After a bodyshot dropped Jesse in the 5th, Lucian landed a short left uppercut that made Brinkley taste the canvas once more. Brinkley looked like a beaten fighter as he rose, blood pouring down his face, but he again showed his heart as he beat the count.
Finally, in round 9, another, you guessed it, uppercut put Brinkley on his back and the fight was mercifully waved off by the ref.
Bute now has his sights set on a possible bout with former Middleweight champion Kelly Pavlik. If not Pavlik, then a possible showdown with another Montreal favorite, Jean Pascal, would be huge in Canada. There is no shortage of excellent fights and fighters that the Bute brain thrust could negotiate with from 160 to 175 pounds.
But prepare as they might, the Bute left uppercut is becoming one of the best and most feared punches in boxing. A few more wins, especially over a Pascal, Pavlik or Sergio Martinez may soon have fight fans comparing his left with the Larry Holmes jab, the famous Rocky Marciano Suzy-Q or the Mike Tyson uppercut.
It seems that every time Lucian lands that left it stops opponents in their tracks.
While Bute has not fought the absolute best quite yet, his punch has left name opponents like Edison Miranda and Librado Andrade unable to beat the count.
Andrade, especially, had a reputation as a tough, veteran fighter who would not taste the canvas.

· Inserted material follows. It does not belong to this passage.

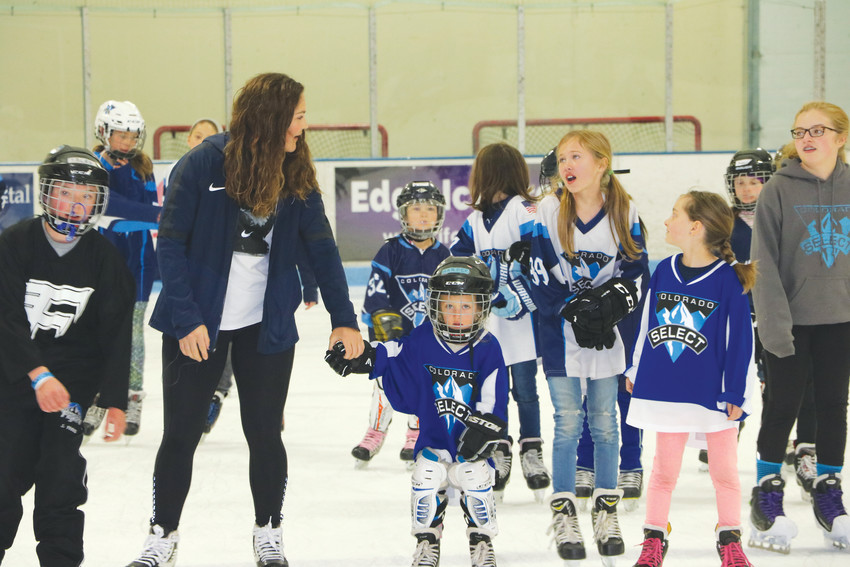 Gold-medal winner Nicole Hensley skates with Foothills Fliers and Colorado Select players on April 15 at the Edge Ice Arena.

In their rematch in November of last year, Bute dropped Librado with a short hook and then finished him with a devastating short uppercut to the body.
The look on Andrade’s face was amazing, he stayed on his knees for several minutes following the knockdown just trying to regroup.
Further proof of the debilitating Bute bodyshot occurred when he beat Fulgencio Zuniga in March of 2009. Zuniga took a shot to the bread basket that, if you listen closely, you could almost hear him cry out after being hit.
That is what makes Lucian Bute a different type of animal, or predator, if you will. His bodyshot isn’t the kind that goes around and under an opponent’s elbow. Lucian delivers his straight up the middle. If he changes the trajectory ever so slightly his bodyshot becomes a jaw crushing blow.
It is thrown from a short distance away with a quick, deadly accuracy that changes the course of a fight in a split second. And that is what makes the the Lucian Bute bodyshot a Bute-ful thing to watch.